Partially, and with significant caveats:
- Hot wallet coverage: Most major exchanges insure their hot wallets (the online portion of funds) against hack. Typically 1-3% of total assets are in hot wallets; most funds are in cold storage.
- FDIC for cash: USD held in exchange-connected bank accounts may have FDIC insurance up to $250,000. Crypto holdings themselves are not FDIC insured.
- SIPC does not apply: SIPC protects brokerage accounts, crypto on exchanges is not a security in the SIPC-protected sense. FTX’s collapse demonstrated this: customer funds were not protected by any regulated insurance scheme.
- Self-custody as insurance: The most robust “insurance” against exchange failure is holding your own keys in a hardware wallet. Not in coverage terms, but in actual funds protection.

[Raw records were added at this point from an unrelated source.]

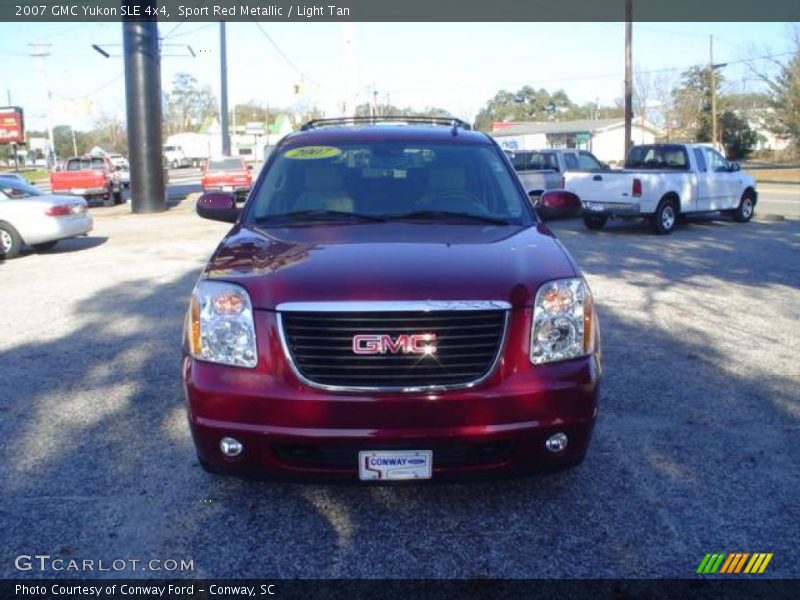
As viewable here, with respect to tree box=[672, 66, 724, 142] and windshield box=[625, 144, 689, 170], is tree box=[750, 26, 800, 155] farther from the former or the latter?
windshield box=[625, 144, 689, 170]

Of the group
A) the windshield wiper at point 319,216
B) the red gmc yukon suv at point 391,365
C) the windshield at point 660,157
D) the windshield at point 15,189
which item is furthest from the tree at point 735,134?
the red gmc yukon suv at point 391,365

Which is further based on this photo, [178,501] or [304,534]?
[178,501]

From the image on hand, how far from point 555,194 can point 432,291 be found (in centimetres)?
242

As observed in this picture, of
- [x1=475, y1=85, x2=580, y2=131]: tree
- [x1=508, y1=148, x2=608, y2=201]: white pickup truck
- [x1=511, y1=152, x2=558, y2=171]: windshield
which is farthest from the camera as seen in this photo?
[x1=475, y1=85, x2=580, y2=131]: tree

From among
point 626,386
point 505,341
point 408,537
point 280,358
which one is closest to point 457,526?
point 408,537

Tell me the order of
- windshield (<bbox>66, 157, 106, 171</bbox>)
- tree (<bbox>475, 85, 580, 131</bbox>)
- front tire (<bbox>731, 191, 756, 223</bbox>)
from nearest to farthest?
front tire (<bbox>731, 191, 756, 223</bbox>), windshield (<bbox>66, 157, 106, 171</bbox>), tree (<bbox>475, 85, 580, 131</bbox>)

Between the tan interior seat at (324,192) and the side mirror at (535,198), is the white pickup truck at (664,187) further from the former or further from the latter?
the tan interior seat at (324,192)

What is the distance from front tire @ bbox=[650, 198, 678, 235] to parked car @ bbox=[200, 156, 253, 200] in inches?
602

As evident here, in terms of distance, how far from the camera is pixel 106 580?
297cm

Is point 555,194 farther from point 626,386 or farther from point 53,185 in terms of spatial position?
point 53,185

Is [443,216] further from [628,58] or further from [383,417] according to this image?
[628,58]

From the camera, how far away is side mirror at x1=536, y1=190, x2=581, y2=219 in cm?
517

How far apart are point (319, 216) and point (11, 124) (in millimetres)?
54532

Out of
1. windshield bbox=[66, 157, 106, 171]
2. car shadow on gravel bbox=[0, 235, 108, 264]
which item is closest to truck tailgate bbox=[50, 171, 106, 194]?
windshield bbox=[66, 157, 106, 171]
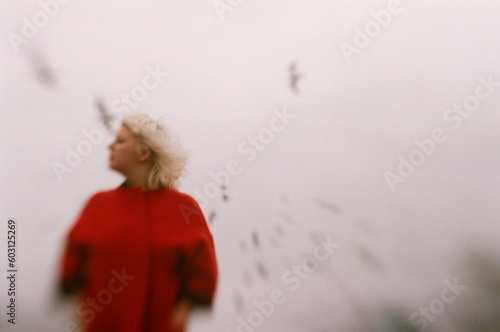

Is buying crypto insurance worth it?
The calculus depends on your exposure and risk tolerance:
- For large DeFi positions ($100K+) in protocols with known smart contract risk, paying 2-3% annually for exploit cover is rational risk management, similar to fire insurance on a valuable asset
- For funds on regulated exchanges (Coinbase, Kraken), the exchange’s own commercial crime coverage provides meaningful protection without needing additional insurance
- For hardware wallet self-custody, the main risks (theft of device + PIN, seed phrase loss) are difficult to insure and better addressed through operational security
- Institutional custody at regulated custodians with explicit insurance policies is the strongest protection for large holdings
Frequently Asked Questions
Are crypto funds on Coinbase or Binance insured?
Coinbase holds approximately $255M in commercial crime insurance covering hot wallet hacks. USD held in Coinbase’s USD wallet is stored in FDIC-insured bank accounts up to $250,000. Crypto holdings themselves are not FDIC insured. Binance carries insurance through its SAFU (Secure Asset Fund for Users), a 10% of trading fee reserve fund that has covered user losses in past incidents. Both provide significant but not unlimited coverage; neither guarantees 100% reimbursement in a catastrophic hack.
What happened to user funds when FTX collapsed, were they insured?
No. FTX held no meaningful insurance for customer funds, and the commingling of customer assets with Alameda Research’s trading operations meant there was no ring-fenced protection. SIPC doesn’t apply to crypto exchanges; the FDIC only covers USD in bank accounts, not crypto. FTX customers became unsecured creditors in bankruptcy, a painful lesson in the importance of self-custody or verified institutional custody with explicit insurance for significant holdings.
What is the best crypto insurance for individuals in 2026?
For DeFi positions: Nexus Mutual for protocol-specific exploit cover. For exchange holdings: stick to regulated exchanges with documented insurance (Coinbase, Gemini, Kraken) and consider the exchange’s own coverage sufficient for typical amounts. For significant self-custody holdings: consider multisig through Casa or Unchained Capital, which provides key recovery assistance and reduces the risk of single points of failure, effectively acting as loss mitigation rather than insurance. True retail insurance for self-custody seed phrase loss remains an underdeveloped product in 2026.